Let \(G\) be a group with order 56. We show that \(G\) is not simple.
Note that \(|G| = 2^3\cdot7\).
By Sylow Theorem (3), we see that \(n_7 \mid 8\) and \(n_7 \equiv 1 \mod 7\). Looking at the divisors of \(8,\) we see that \(n_7 = 1\) or \(n_7 = 8.\)
Then, we are done.
Thus, there are \(8\) Sylow-\(7\) subgroups of \(G\). Now, note that each such Sylow-\(7\) subgroup has order \(7\), a prime and thus, the intersection of two distinct Sylow-\(7\) subgroups must be trivial, id est, \((1)\). Thus, the number of elements having order \(7\) equals \(8(7-1) = 48.\)
This leaves us with \(8\) remaining elements which are not part of any Sylow-\(7\) subgroup.

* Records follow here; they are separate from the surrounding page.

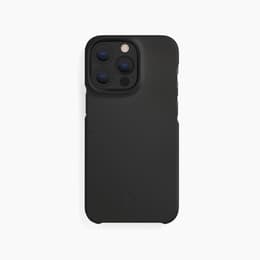 Case iPhone 13 Pro - Natural material - Black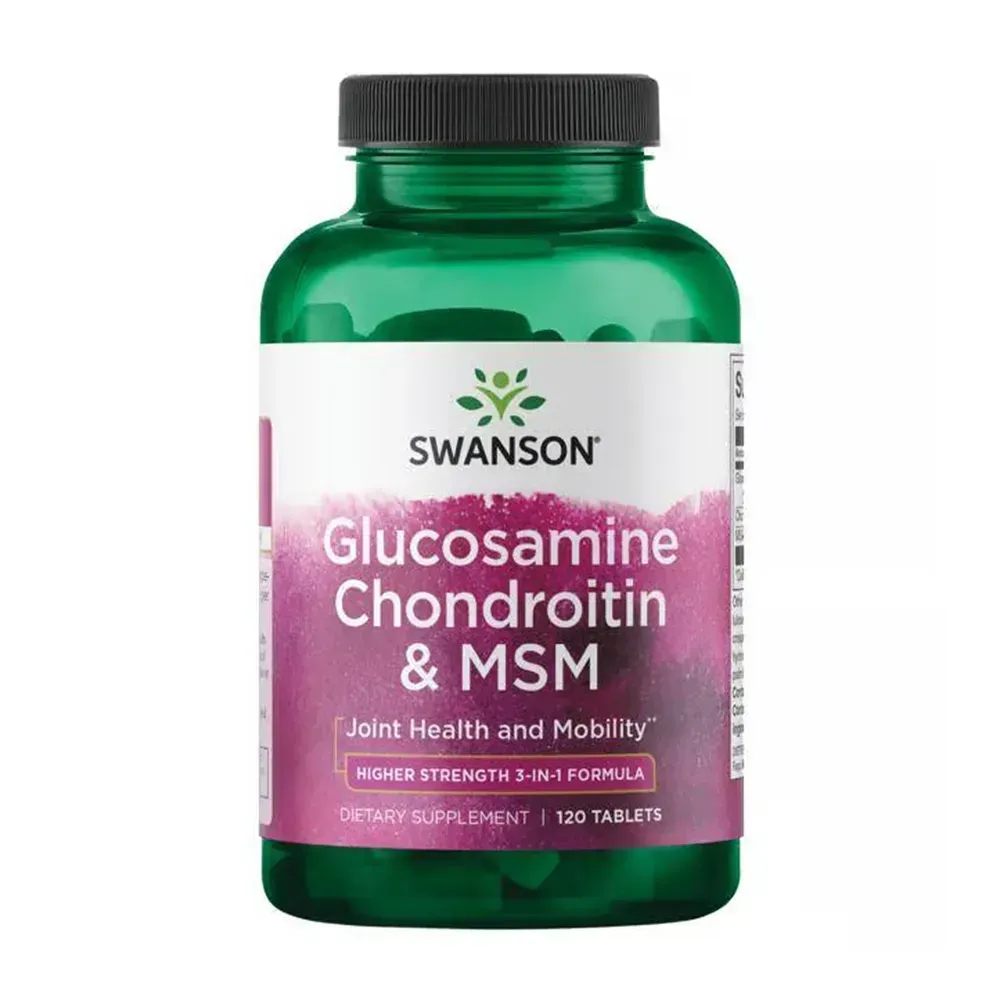 Glucosamine Chondroitin & Msm - Higher Strength - 120 tabs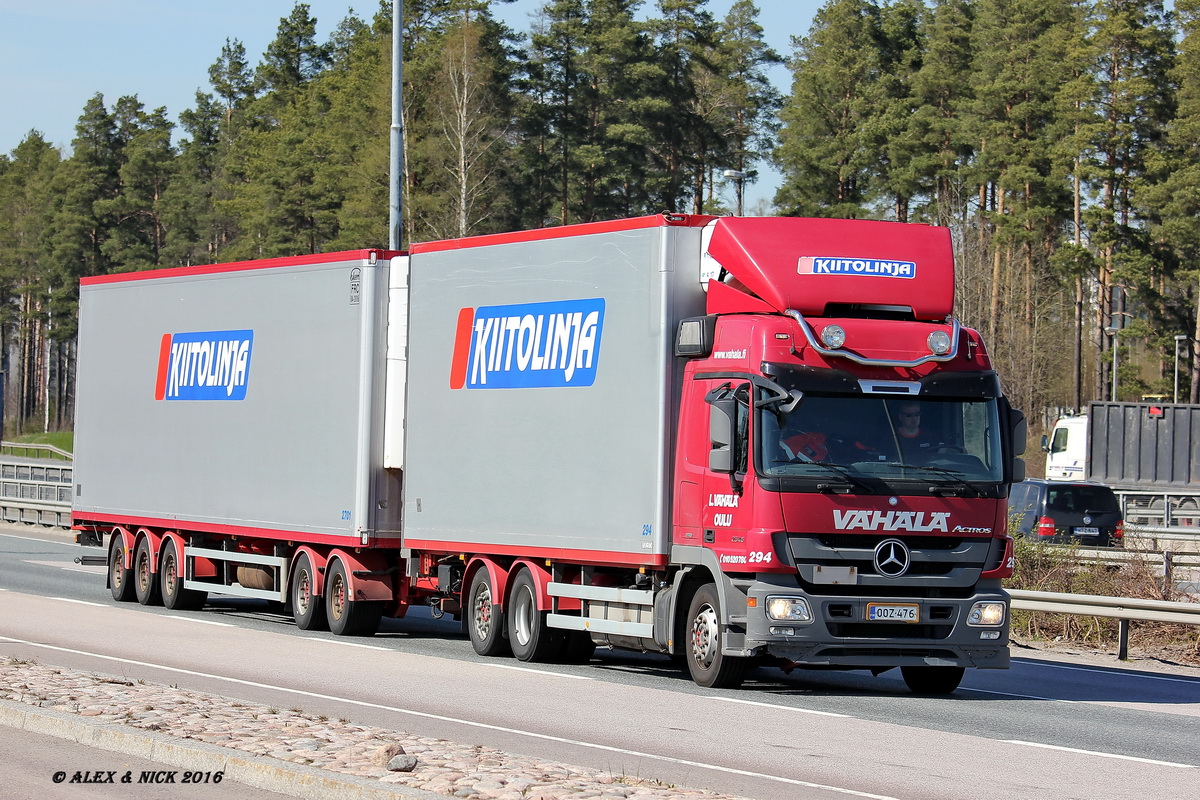 Финляндия, № 294 — Mercedes-Benz Actros ('2009)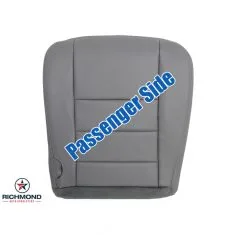 2002-2005 Ford Excursion Limited Replacement Leather Seat Cover: Passenger Side Bottom, Gray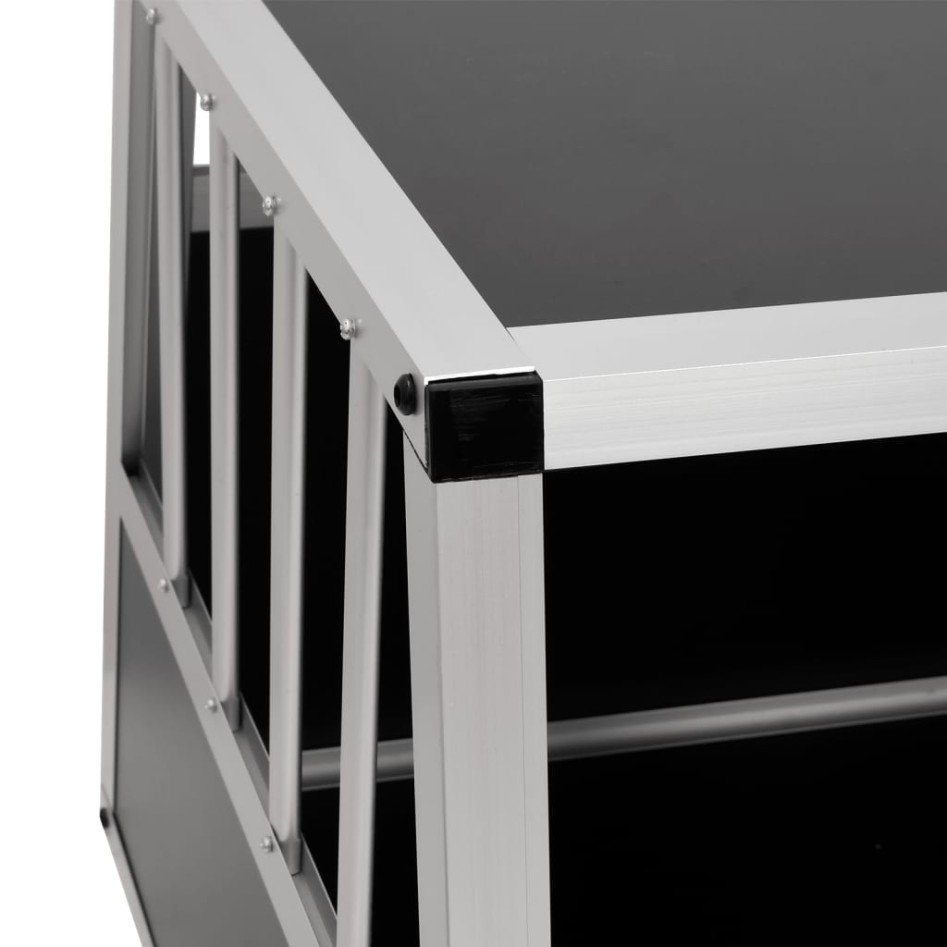 Jaula de perro con puerta doble 89x69x50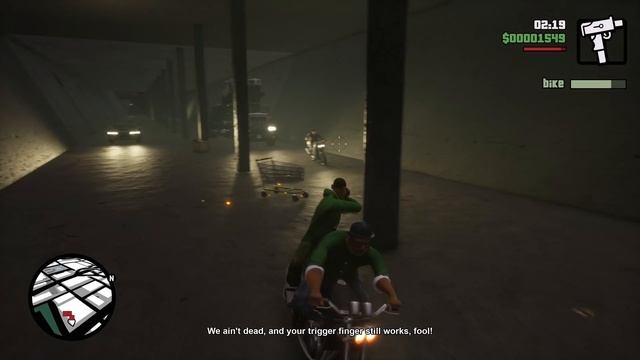 GTA San Andreas Definitive Edition - Just Business Mission Gameplay Scene (4K Remastered) смотреть онлайн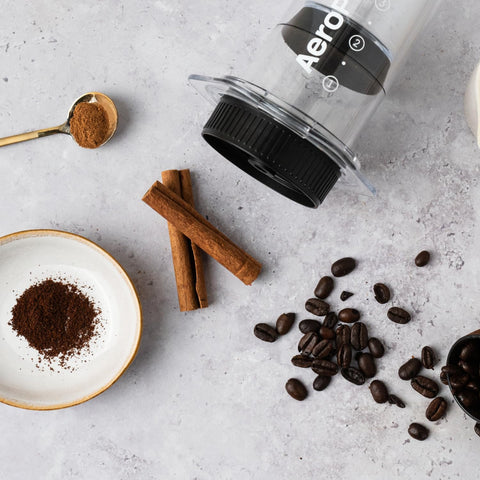 AeroPress Flow Filter Cap stainless-steel-filter option adds body and reduces grit.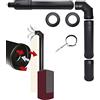 MBM Kit tubi canna fumaria stufa pellet con uscita coassiale superiore dn 80 130 scarico fumi aspirazione aria made in Italy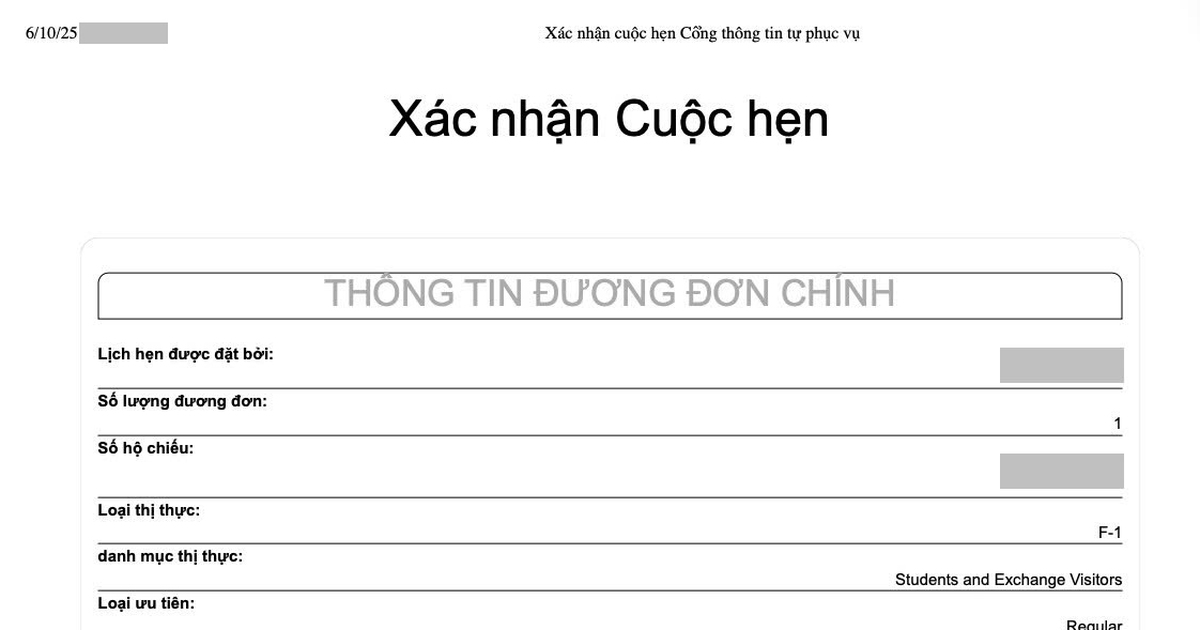 Mỹ cấp rồi lại hủy lịch phỏng vấn visa du học của người Việt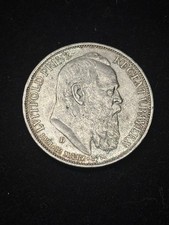 3 Mark Luitpold Von Bayern 1911 Kaiserreich Silber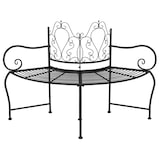 thumbnail of vidaXL Boombank 150 cm zwart staal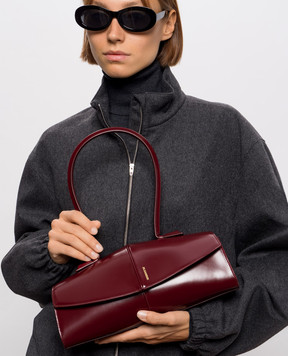 Jil Sander Burgundy leather bag Linea J08ZH0104P9054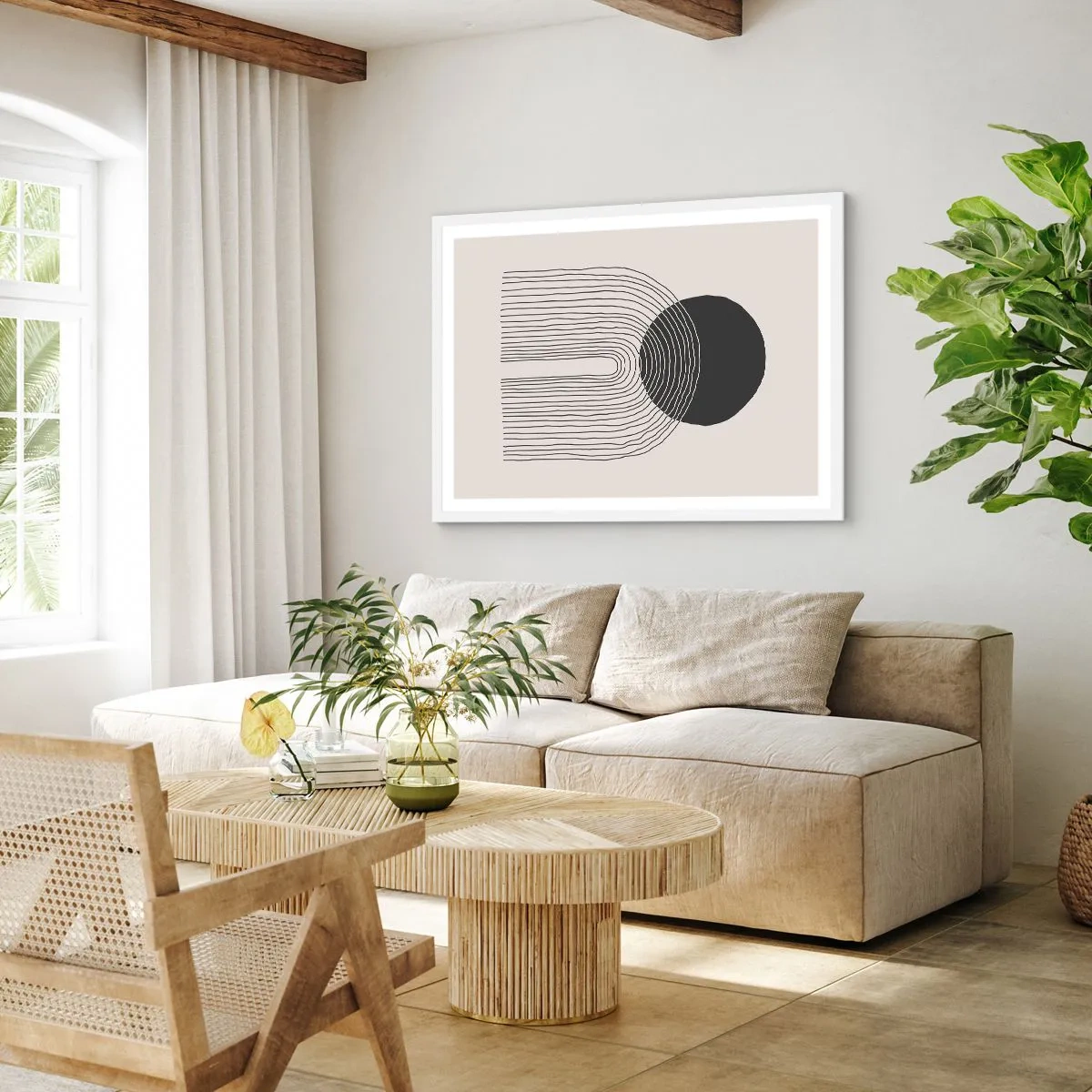 Poster în ramă albă - Tremurând și încrezător - 40x30 cm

Now, by Sylow Theorem (1), we know that \(n_2 \ge 1\). However, no non-identity element can be part of a Sylow-\(2\) as well as a Sylow-\(7\) subgroup. Thus, the remaining \(8\) elements form the unique Sylow-\(2\) subgroup which gives us that \(n_2 = 1\) and thus, we are done.